A blog formerly known as Bookishness / By Charles Matthews

"Dazzled by so many and such marvelous inventions, the people of Macondo ... became indignant over the living images that the prosperous merchant Bruno Crespi projected in the theater with the lion-head ticket windows, for a character who had died and was buried in one film and for whose misfortune tears had been shed would reappear alive and transformed into an Arab in the next one. The audience, who had paid two cents apiece to share the difficulties of the actors, would not tolerate that outlandish fraud and they broke up the seats. The mayor, at the urging of Bruno Crespi, explained in a proclamation that the cinema was a machine of illusions that did not merit the emotional outbursts of the audience. With that discouraging explanation many ... decided not to return to the movies, considering that they already had too many troubles of their own to weep over the acted-out misfortunes of imaginary beings."
--Gabriel García Márquez, One Hundred Years of Solitude

Sunday, December 2, 2018

The Legend of Drunken Master (Chia-Liang Liu, 1994)

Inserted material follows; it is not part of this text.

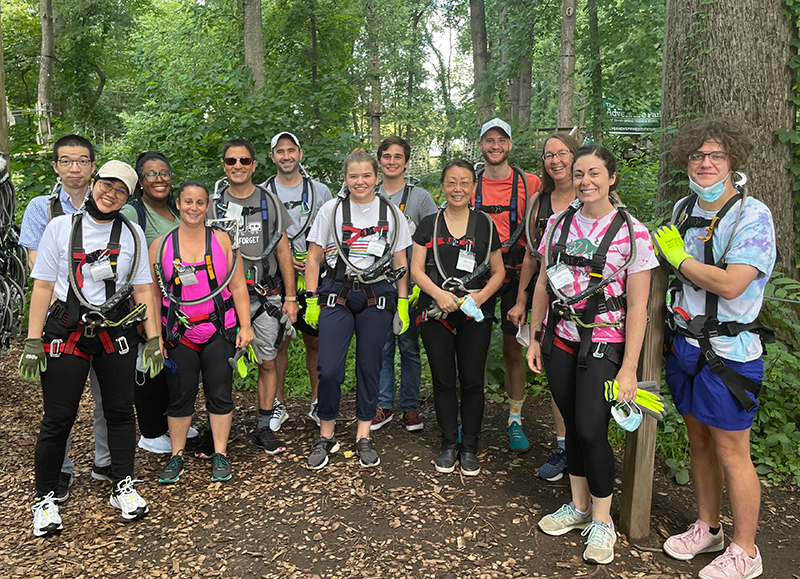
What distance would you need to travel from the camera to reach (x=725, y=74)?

Jackie Chan in The Legend of Drunken Master
Wong Fei-hung: Jackie Chan
Wong Kei-ying: Lung Ti
Ling: Anita Mui
Tsang: Felix Wong
Master Fu Wen-Chi: Chia-Liang Liu
John: Ken Lo
Fo Sang: Kar Lok Chin
Henry: Ho-Sung Pak
Tso: Chi-Kwong Chung
Uncle Hing: Yi-Sheng Han
Counterintelligence Officer: Andy Lau

Director: Chia-Liang Liu
Screenplay: Edward Tang, Man-Ming Tong, Kai-Chi Yuen
Cinematography: Tony Cheung, Yiu-Tsou Cheung, Wen Yung Huang, Jingle Ma
Production design: Chong-Sing Ho, Eddie Ma
Film editing: Peter Cheung
Music: Michael Wandmacher, Wei Lap Wu

Jackie Chan is his usual charming whirligig self in Chia-Liang Liu's The Legend of Drunken Master, a movie that kung fu film aficionados take a good deal more seriously than I'm able to do. In 2010 Time critic Richard Corliss placed it on the magazine's list of the 100 greatest movies made since 1923. There are certainly some breathtaking moments of action in it, along with a hilarious performance by Anita Mui as Chan's stepmother -- she was actually almost a decade younger. And I go along with Roger Ebert's comparison of Chan to Buster Keaton, though where Keaton was mostly stillness punctuated by moments of action, Chan is hyperactivity distilled to its essence. Unfortunately, the version of the film shown on Starz is dubbed into English and shorn to fit a different aspect ratio than the original. It also lacks a concluding scene in which Chan's character, Wong Fei-hung, exhibits the effects of drinking methanol, which he does in the climactic fight scene. Apparently it was played for comedy, which the American distributors (perhaps rightly) thought distasteful. If a version of the film closer to the original ever comes around, I'd be happy to give Drunken Master II, which is what its hardcore fans call it, another look.